Saved data entries
┌──

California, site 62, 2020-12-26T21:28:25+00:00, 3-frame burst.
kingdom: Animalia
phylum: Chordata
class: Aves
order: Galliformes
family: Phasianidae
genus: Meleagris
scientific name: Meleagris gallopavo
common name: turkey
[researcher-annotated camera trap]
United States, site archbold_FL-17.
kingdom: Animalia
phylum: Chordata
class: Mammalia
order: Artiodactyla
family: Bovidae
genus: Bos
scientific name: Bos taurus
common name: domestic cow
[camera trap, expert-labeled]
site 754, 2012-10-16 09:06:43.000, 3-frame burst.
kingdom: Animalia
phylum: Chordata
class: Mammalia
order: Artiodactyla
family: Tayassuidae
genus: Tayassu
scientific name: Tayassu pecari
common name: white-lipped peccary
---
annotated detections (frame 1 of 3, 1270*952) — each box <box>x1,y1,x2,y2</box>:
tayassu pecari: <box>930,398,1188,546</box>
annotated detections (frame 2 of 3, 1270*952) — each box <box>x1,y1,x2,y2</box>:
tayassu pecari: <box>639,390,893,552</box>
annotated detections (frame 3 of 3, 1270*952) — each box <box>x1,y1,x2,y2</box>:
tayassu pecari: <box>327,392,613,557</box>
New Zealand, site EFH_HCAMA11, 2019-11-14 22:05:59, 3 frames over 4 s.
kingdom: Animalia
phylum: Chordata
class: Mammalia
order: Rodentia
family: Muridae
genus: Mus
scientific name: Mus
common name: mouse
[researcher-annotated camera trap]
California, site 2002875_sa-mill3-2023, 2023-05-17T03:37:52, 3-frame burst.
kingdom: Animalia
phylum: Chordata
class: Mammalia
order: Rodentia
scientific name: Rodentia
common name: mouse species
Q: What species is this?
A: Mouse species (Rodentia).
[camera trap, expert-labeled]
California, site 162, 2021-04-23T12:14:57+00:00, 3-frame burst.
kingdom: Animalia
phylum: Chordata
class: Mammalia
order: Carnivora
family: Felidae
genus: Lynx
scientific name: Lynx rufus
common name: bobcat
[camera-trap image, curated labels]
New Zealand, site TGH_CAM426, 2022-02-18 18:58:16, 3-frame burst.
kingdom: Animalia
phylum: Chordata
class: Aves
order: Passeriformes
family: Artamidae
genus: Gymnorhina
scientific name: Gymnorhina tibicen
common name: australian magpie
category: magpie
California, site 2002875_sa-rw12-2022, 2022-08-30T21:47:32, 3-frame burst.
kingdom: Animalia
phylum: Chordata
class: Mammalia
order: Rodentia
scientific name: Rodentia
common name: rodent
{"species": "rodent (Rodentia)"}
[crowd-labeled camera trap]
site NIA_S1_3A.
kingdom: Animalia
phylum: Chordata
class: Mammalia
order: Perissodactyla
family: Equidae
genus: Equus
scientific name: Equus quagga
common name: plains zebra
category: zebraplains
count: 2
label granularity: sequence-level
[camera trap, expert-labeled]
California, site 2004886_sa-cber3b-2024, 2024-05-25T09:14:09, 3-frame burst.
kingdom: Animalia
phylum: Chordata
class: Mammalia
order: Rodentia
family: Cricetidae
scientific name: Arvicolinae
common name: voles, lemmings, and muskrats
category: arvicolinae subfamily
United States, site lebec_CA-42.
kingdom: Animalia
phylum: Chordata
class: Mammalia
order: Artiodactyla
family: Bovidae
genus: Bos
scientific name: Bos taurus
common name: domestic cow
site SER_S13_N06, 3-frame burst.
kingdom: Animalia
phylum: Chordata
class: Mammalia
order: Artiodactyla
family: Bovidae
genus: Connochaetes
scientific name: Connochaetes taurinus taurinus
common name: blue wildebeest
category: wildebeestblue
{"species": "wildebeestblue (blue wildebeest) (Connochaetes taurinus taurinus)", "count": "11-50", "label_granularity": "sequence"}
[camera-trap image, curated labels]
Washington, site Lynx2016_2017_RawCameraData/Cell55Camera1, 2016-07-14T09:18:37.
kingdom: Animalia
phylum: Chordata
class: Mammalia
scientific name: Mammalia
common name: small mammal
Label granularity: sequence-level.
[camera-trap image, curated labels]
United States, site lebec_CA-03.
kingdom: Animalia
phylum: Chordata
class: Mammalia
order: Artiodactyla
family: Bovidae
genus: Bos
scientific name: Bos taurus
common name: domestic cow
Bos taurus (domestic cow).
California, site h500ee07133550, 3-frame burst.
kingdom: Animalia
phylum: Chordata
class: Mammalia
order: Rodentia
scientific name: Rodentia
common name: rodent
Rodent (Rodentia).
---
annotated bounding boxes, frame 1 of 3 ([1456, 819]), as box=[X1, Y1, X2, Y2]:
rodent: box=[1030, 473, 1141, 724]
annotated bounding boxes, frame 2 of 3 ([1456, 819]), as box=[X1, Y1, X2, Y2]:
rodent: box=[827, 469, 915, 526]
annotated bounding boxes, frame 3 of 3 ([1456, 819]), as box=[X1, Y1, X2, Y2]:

└──

Problem statement ::
Please return all lines from the records that hold the word "taurinus".

Written answer ::
scientific name: Connochaetes taurinus taurinus
{"species": "wildebeestblue (blue wildebeest) (Connochaetes taurinus taurinus)", "count": "11-50", "label_granularity": "sequence"}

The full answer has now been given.